Suddenly the time and inclination for talk faded.
Clayton tried to fill the void. “I was just about to have breakfast. Would you care to join me?”
“Sorry. I can’t. I work in the hat shop and I have to get back. I just popped out when I saw Lee Southwell nearly run you over.”
“Well, some other time?” Clayton said.
“Yes. I’d like that. Some other time.” The girl lifted her skirts and hurried back to the hat shop, and only the memory of her perfume lingered.
Now that he no longer needed to hide behind his manly pride, Clayton arched his back and groaned away his aches.
Damn, that had hurt.
Mom surprised him.
A pretty, matronly woman with a large bust and an ass an axe handle wide, she served Clayton a hearty breakfast of buttermilk pancakes, steak, and eggs, washed down with excellent coffee. As she refilled his cup, the woman said, “I saw what happened on the street.”
Clayton nodded. “An accident, was all.”
“I never like to speak ill of anyone,” Mom said, “but Lee Southwell is a bad one. If she’d killed you she wouldn’t have lost a night’s sleep over it.”
She glanced around the restaurant, saw that everyone was fully occupied eating or talking over their coffee, and said, “She’s married to Parker Southwell, a cripple twice her age. He owns the biggest spread in the territory, and some say he’s into some mighty shady dealings.”
Clayton’s interest quickened.
Could Parker Southwell possibly be the man he was looking for?
He tiptoed around the subject.
“Mrs. Southwell is a beautiful woman,” he said.
Mom nodded. “She’s all of that, and Park dotes on her. Jewels, clothes, fine horses—what Lee wants, Lee gets.”
“Lucky woman.”
“Maybe, but she still has to sleep next to an old man with rotten legs and cold hands.”
“How long has Park Southwell been in the territory?”
“He was here when I opened this place, and that was ten years ago.”
“And before that?”
“Your coffee’s getting cold,” Mom said.
The woman turned away, poured coffee for a couple of middle-aged drummers, then stepped back to Clayton’s table.
“Park Southwell isn’t the man you’re looking for,” she said. “And if he was, you’d never get past his foreman.” She studied Clayton’s face. “Name Shad Vestal mean anything to you?”
“Can’t say as it does.”
“He’s a gunfighter out of Texas and fast on the draw, though he doesn’t boast of it.

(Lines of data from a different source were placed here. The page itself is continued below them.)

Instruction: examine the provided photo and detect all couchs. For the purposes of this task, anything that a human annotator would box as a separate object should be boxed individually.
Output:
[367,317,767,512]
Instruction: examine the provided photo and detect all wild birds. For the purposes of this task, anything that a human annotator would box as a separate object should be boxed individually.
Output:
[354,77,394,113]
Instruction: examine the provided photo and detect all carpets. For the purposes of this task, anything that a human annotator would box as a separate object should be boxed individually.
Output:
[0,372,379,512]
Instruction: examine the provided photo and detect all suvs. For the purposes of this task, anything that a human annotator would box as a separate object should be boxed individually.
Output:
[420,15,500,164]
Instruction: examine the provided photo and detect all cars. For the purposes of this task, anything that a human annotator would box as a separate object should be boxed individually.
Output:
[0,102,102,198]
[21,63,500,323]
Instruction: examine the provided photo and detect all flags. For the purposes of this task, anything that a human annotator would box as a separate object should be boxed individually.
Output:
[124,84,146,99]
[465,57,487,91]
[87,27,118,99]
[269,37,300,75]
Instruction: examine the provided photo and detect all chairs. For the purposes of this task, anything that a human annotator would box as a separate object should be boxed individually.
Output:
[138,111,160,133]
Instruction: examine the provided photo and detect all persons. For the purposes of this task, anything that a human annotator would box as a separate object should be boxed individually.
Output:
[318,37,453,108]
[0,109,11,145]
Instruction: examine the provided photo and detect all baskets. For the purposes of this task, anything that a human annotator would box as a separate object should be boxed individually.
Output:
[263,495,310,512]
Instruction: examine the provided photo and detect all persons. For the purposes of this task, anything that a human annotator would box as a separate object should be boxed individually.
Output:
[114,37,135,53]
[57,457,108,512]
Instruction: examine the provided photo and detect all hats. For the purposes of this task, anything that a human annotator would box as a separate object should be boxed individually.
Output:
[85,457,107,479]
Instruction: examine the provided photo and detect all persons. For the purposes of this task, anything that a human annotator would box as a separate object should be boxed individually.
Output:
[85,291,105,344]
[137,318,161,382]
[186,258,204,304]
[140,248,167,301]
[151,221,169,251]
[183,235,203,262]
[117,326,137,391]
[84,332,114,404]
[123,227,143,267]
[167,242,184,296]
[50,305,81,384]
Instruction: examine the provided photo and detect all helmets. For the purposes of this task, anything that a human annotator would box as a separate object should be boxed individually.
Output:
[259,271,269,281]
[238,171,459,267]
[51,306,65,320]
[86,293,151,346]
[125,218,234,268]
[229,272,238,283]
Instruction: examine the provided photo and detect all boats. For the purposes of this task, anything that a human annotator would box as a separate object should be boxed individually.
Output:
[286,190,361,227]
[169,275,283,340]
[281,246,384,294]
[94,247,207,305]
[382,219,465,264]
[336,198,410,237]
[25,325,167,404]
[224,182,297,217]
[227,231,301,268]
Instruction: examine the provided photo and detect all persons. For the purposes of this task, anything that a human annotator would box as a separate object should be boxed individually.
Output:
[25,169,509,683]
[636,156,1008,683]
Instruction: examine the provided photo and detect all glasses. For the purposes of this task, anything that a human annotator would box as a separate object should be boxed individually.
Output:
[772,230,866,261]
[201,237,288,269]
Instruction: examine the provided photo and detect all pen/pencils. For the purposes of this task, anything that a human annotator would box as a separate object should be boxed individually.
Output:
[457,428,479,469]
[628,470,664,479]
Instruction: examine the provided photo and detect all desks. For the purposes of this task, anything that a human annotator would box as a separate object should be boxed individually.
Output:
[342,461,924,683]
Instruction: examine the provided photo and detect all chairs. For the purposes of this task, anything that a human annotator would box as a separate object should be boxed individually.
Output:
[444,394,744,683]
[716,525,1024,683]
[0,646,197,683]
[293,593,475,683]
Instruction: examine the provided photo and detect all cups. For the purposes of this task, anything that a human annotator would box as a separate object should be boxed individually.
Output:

Some say he’s faster than Nook Kelly, and some say he isn’t. Maybe one day those two will go at it and settle the argument, but until then, you step wide around Vestal and Park Southwell.”
“Seems like sound advice,” Clayton said.
Mom said, “Yes, and here’s some that are even sounder—get the hell out of Bighorn Point and never come back.”
Chapter 12
Fate is not content to inflict one calamity on a man; it loves to pile them up.
Clayton had dismissed his run-in with Lee Southwell from his mind, but now it came back to him with a vengeance.
The woman stood on the boardwalk outside the hat shop, beating the small black girl he’d seen beside her in the buggy. Lee’s riding crop rose and fell, cracking across the girl’s back. The woman’s face was flushed with anger, her mouth pinched, white-rimmed with a cruelty bordering on sadism.